The problem Divisibility of 29 essentially asks whether three 4th powers can sum to a multiple of 29 if they are not all multiples of 29.

The entry for 29 in The Penguin Dictionary of Curious and Interesting Numbers by David Wells (1987) contains:

No sum of three 4th powers is divisible by either 5 or 29 unless they all are. [Euler]

1. If three aren't enough, how many 4th powers does it take to be divisible by either 5 or 29 where they aren't all?

2. If possible, find the next number beyond 5 and 29 that does not divide a sum of three 4th powers.

3. Prove every even number takes at most two 4th powers.
For example using 18 we have 3⁴+15⁴ = 50706 = 18*2817

4. What is the largest number of 5th powers whose sum is divisible by a number N where they aren't all divisible by N?

5. Prove that for higher powers, there is no limit to how many numbers it can take.

(In reply to No Subject by Ady TZIDON)

Yes, that's a good formal way to write it.  (Except you squared instead of 4th power.)
Here's another restatement:

For every even number 2k, there exist two numbers a and b not divisible by k, such that a^4+b^4 is divisible by 2k.
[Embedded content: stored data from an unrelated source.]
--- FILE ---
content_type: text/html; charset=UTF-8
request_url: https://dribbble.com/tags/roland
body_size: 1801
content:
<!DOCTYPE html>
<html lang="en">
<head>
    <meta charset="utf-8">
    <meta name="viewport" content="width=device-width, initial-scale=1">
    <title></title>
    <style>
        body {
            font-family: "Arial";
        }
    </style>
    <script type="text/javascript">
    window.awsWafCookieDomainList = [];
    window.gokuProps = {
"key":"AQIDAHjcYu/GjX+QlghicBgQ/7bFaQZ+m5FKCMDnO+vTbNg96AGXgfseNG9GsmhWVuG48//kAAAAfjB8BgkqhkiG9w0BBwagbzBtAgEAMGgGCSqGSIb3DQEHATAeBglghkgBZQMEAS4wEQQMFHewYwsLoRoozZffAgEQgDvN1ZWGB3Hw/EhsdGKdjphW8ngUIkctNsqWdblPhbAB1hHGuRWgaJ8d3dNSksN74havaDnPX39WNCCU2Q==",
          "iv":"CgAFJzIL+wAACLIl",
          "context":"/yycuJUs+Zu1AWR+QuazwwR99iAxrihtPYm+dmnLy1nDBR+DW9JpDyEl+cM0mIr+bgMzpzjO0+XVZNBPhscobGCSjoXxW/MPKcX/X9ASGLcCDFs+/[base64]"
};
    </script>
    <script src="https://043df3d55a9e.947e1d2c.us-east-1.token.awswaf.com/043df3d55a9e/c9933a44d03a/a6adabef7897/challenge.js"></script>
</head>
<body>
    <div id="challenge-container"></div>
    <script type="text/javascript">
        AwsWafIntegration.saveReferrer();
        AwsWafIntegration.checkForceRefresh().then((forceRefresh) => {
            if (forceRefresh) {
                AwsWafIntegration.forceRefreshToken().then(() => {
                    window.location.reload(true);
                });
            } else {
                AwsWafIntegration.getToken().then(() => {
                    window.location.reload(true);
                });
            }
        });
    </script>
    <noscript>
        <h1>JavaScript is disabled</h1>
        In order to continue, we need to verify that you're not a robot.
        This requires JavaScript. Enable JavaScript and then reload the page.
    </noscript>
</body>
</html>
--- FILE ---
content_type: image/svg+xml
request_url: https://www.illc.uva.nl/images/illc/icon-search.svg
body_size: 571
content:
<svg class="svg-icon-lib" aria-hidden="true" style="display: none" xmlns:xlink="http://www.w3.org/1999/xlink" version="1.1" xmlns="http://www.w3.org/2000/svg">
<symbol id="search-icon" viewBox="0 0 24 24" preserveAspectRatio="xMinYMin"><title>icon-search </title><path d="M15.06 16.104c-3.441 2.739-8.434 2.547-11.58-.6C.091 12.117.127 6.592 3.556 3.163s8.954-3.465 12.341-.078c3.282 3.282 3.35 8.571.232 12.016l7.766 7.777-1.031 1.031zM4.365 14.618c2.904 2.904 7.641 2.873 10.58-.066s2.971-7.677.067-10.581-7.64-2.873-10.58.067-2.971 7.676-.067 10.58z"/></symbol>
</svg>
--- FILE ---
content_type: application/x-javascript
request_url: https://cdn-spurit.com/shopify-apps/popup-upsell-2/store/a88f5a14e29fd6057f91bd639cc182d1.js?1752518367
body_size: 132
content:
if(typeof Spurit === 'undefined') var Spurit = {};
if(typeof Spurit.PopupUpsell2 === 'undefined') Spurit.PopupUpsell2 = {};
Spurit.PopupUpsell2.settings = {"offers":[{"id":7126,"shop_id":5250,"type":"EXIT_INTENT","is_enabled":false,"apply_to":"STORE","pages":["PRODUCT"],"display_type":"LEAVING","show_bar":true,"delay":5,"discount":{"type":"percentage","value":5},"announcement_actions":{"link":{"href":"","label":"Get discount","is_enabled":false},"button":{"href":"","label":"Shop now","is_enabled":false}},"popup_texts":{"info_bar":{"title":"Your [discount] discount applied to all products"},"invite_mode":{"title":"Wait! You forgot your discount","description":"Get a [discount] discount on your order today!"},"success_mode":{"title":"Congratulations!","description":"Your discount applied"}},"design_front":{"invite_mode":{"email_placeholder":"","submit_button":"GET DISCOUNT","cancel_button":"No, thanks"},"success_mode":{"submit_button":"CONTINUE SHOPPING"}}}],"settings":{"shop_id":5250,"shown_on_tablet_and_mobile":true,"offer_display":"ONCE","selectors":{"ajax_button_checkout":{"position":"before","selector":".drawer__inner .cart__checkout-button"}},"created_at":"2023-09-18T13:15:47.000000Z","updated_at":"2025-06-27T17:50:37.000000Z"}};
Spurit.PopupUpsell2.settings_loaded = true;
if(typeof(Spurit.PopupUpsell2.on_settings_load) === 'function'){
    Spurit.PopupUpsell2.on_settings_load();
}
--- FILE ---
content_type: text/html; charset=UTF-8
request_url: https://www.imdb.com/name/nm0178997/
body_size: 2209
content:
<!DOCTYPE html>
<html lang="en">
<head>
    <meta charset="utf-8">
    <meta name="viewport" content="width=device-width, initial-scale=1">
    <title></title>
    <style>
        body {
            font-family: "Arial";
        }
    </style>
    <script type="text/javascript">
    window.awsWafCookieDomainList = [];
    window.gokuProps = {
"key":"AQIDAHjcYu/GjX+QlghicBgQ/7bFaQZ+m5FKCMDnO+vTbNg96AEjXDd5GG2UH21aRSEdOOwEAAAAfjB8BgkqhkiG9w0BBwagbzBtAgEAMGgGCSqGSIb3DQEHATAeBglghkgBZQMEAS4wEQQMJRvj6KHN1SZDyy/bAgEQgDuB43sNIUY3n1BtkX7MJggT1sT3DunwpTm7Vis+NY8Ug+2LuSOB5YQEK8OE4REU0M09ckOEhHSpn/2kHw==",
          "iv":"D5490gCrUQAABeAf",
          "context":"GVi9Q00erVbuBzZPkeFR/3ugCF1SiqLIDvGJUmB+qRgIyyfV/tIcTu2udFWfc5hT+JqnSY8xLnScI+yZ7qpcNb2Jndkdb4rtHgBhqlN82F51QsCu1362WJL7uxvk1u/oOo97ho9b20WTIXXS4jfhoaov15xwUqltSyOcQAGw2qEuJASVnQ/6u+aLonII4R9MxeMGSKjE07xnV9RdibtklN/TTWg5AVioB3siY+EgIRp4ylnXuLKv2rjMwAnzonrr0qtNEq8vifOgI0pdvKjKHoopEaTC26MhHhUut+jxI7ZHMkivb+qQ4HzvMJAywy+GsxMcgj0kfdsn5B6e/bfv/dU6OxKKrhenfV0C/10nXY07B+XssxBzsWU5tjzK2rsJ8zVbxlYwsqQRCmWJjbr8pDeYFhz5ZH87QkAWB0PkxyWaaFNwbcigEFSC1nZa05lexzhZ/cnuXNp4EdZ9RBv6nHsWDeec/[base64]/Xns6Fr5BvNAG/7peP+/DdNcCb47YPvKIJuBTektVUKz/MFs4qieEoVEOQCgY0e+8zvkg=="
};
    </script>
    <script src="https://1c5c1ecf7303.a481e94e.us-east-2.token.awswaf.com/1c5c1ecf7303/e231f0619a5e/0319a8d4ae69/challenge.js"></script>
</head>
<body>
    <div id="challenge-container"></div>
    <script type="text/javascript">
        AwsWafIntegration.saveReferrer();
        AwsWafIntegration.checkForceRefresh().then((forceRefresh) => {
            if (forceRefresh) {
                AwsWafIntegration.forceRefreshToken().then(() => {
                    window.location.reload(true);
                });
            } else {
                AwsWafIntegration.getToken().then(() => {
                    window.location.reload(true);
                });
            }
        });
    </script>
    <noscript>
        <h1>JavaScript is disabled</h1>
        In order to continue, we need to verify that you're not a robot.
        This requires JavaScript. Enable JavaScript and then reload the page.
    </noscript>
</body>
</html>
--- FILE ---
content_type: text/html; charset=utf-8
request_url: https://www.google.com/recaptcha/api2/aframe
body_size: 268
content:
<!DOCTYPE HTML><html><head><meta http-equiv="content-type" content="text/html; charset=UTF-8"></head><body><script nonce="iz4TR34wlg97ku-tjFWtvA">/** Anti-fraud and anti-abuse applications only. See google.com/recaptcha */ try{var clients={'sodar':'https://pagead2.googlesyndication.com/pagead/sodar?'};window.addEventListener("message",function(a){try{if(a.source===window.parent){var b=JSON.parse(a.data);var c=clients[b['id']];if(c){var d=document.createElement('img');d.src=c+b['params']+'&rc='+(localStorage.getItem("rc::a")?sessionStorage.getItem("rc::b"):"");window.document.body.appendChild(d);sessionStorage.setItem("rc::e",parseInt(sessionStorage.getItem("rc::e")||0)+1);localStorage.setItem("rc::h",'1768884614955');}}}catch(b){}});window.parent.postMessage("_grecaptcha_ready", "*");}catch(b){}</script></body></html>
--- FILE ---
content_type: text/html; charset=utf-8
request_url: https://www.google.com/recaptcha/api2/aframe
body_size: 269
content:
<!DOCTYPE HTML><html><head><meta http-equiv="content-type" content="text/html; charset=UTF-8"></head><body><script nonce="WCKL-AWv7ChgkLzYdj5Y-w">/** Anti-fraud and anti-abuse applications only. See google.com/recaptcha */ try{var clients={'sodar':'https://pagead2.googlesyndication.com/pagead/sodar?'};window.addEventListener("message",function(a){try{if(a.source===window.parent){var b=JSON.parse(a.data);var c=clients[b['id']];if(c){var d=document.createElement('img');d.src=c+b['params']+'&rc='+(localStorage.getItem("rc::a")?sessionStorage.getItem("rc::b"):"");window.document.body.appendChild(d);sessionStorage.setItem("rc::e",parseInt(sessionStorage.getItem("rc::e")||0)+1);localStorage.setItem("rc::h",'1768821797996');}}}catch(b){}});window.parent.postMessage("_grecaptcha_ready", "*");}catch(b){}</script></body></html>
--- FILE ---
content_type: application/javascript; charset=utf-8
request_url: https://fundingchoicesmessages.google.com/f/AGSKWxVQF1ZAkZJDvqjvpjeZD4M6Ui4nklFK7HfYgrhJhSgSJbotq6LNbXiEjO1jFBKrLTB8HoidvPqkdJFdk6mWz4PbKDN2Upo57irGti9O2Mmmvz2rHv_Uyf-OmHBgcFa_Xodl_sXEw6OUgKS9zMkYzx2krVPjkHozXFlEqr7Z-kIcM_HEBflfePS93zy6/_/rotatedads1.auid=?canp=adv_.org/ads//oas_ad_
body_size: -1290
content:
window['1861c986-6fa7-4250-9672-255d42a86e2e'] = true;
In the example 2k=18, a=3, b=6.
3^4+15^4 is divisible by 18.

It may help to look at the problem that inspired this one, which I linked it to.  The parts of this problem were the results of exploring a bit further than the original.

In the original, there are no 3 numbers a, b, c not divisible by 29 for which a^4+b^4+c^4 is divisible by 29. 

My part a asks if 3 numbers a,b,c aren't sufficient then are 4?  or 5? etc.

Posted by Jer on 2013-06-15 19:14:50